Task prompt =>
Repeat the following lines exactly and nothing else: the line containing "How much space" and each line after it through the end of the listing.

Entries supplied =>
○ ○ ○ ○ ○ ○ ○

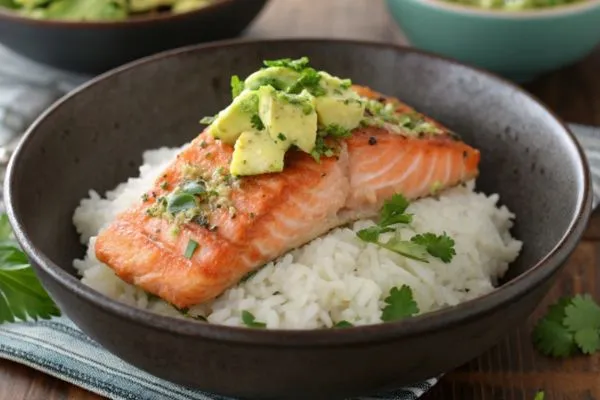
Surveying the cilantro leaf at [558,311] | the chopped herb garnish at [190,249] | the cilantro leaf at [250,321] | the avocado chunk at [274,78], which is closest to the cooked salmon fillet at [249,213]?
the chopped herb garnish at [190,249]

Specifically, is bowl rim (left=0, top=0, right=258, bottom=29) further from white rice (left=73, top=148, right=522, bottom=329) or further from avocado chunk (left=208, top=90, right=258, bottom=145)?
avocado chunk (left=208, top=90, right=258, bottom=145)

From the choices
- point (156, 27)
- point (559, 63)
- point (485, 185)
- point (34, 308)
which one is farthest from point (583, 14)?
point (34, 308)

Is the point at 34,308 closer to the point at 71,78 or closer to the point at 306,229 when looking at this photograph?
the point at 306,229

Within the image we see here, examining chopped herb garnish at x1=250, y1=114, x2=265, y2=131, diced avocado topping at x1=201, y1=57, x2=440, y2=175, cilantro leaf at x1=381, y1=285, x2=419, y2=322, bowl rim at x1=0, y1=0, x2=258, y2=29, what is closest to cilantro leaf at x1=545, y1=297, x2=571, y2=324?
cilantro leaf at x1=381, y1=285, x2=419, y2=322

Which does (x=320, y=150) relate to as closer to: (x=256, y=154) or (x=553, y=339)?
(x=256, y=154)

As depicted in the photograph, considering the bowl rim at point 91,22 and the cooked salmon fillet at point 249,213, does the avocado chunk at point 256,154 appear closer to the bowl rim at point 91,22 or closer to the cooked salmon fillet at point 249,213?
the cooked salmon fillet at point 249,213

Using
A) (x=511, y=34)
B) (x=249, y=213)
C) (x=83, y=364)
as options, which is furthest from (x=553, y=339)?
(x=511, y=34)

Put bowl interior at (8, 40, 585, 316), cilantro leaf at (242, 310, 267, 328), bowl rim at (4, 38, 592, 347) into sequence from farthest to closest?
bowl interior at (8, 40, 585, 316) < cilantro leaf at (242, 310, 267, 328) < bowl rim at (4, 38, 592, 347)
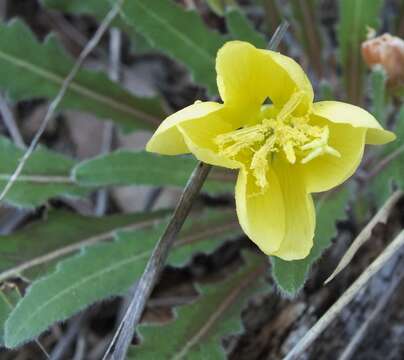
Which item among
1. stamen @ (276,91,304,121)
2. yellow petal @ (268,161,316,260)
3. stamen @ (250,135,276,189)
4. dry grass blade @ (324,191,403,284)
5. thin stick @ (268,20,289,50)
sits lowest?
dry grass blade @ (324,191,403,284)

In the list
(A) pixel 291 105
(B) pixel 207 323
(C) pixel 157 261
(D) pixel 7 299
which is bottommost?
(B) pixel 207 323

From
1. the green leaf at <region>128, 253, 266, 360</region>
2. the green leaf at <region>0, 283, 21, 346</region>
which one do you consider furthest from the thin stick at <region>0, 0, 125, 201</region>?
the green leaf at <region>128, 253, 266, 360</region>

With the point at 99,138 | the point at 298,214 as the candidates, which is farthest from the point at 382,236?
the point at 99,138

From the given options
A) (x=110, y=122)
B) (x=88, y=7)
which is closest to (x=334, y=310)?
(x=110, y=122)

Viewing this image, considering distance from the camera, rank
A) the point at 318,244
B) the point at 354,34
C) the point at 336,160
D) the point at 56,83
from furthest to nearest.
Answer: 1. the point at 56,83
2. the point at 354,34
3. the point at 318,244
4. the point at 336,160

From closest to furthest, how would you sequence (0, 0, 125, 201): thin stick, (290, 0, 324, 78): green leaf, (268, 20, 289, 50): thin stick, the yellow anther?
the yellow anther → (268, 20, 289, 50): thin stick → (0, 0, 125, 201): thin stick → (290, 0, 324, 78): green leaf

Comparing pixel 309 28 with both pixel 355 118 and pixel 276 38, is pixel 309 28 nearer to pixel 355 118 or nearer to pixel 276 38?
pixel 276 38

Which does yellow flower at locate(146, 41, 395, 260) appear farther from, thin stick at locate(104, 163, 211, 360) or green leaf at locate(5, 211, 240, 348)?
green leaf at locate(5, 211, 240, 348)

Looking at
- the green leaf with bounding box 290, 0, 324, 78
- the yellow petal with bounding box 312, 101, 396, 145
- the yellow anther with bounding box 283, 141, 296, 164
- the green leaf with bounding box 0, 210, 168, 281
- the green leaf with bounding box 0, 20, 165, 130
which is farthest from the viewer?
the green leaf with bounding box 290, 0, 324, 78
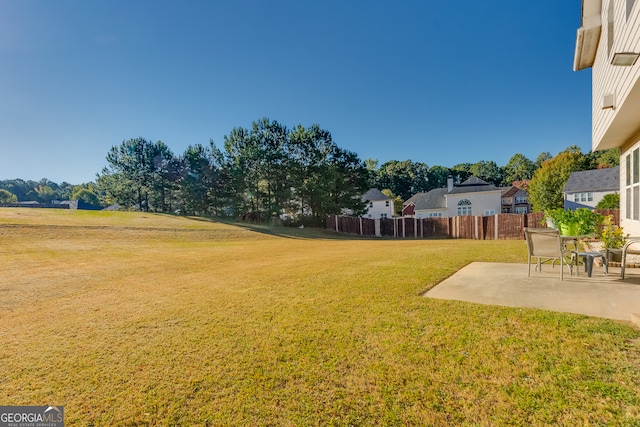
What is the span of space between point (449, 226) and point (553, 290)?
1846cm

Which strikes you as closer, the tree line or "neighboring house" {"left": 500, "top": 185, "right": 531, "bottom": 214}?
the tree line

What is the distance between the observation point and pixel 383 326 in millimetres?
3135

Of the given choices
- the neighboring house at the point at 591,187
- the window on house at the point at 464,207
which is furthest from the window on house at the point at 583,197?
the window on house at the point at 464,207

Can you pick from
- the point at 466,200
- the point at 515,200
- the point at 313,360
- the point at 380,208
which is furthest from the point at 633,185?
the point at 515,200

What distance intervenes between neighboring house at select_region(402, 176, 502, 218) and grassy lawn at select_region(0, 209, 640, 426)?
30.9 m

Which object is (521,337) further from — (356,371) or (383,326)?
(356,371)

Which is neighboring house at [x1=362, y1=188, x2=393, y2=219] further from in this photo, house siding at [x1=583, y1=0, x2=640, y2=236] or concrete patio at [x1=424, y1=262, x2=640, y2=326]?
concrete patio at [x1=424, y1=262, x2=640, y2=326]

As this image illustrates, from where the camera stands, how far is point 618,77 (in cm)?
484

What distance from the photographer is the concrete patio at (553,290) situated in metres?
3.38

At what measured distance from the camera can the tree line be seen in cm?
2856

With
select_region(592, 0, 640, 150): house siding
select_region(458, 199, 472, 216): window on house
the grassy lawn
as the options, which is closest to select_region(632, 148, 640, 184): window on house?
select_region(592, 0, 640, 150): house siding

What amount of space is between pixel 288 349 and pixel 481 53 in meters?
17.7

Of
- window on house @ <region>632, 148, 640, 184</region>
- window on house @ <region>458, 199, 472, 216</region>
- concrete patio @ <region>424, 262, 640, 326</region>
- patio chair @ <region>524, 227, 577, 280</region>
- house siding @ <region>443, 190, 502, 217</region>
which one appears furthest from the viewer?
window on house @ <region>458, 199, 472, 216</region>

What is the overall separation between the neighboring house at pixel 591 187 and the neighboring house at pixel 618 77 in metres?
24.5
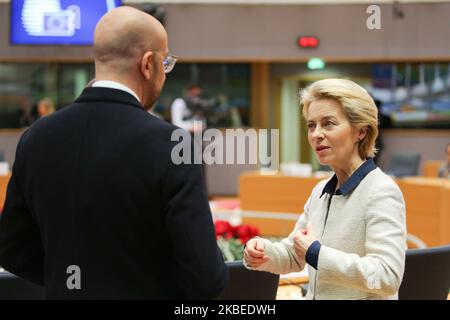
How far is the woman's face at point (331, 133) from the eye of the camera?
5.82ft

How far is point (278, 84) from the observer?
467 inches

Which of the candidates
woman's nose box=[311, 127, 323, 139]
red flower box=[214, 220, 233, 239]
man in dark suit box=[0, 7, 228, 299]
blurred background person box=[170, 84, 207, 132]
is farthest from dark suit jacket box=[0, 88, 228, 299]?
blurred background person box=[170, 84, 207, 132]

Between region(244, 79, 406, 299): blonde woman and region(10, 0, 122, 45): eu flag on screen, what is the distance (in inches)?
63.3

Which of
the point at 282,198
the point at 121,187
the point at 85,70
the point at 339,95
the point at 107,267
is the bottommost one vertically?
the point at 282,198

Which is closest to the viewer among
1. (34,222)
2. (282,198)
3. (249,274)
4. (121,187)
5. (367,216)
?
(121,187)

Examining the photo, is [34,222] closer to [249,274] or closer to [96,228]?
[96,228]

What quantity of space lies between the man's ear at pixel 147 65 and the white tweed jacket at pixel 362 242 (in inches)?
24.2

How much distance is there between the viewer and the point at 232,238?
3441mm

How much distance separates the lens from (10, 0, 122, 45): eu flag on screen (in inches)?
127

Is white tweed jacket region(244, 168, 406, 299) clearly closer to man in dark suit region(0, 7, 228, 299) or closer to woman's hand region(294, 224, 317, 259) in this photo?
woman's hand region(294, 224, 317, 259)

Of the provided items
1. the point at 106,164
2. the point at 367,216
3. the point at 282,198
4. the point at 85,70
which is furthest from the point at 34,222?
the point at 85,70

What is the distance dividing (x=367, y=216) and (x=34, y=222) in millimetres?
820

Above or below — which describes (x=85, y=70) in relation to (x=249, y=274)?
above
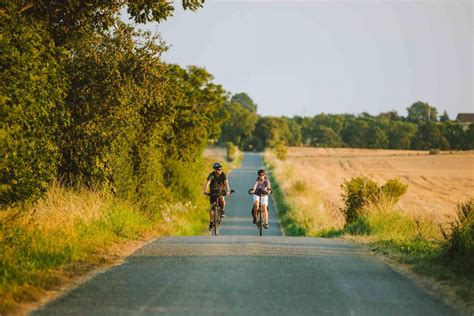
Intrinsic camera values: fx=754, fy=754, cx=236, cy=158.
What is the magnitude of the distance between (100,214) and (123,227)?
0.92m

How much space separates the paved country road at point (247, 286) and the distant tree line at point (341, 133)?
11522cm

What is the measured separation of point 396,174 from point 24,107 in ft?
246

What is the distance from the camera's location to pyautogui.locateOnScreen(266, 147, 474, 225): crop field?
45.0 metres

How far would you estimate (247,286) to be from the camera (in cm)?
1074

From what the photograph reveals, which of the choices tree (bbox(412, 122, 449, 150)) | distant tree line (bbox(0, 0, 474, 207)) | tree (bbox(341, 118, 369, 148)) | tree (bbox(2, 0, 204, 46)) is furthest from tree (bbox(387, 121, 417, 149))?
tree (bbox(2, 0, 204, 46))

○ ○ ○ ○ ○ ○ ○

Output of the exercise =>
How much space separates the paved country road at point (247, 286) and the distant tree line at point (341, 133)?
11522cm

What is the measured separation of point 396,174 from point 24,107 in ft?
246

What is the distance from the camera's location to pyautogui.locateOnScreen(266, 147, 474, 225): crop field?
45.0 metres

How far would you estimate (247,286) to be from the camera (in cm)?
1074

From what the photograph reveals, which of the choices tree (bbox(412, 122, 449, 150)) | distant tree line (bbox(0, 0, 474, 207)) | tree (bbox(341, 118, 369, 148)) | tree (bbox(2, 0, 204, 46)) is furthest from tree (bbox(387, 121, 417, 149))?
tree (bbox(2, 0, 204, 46))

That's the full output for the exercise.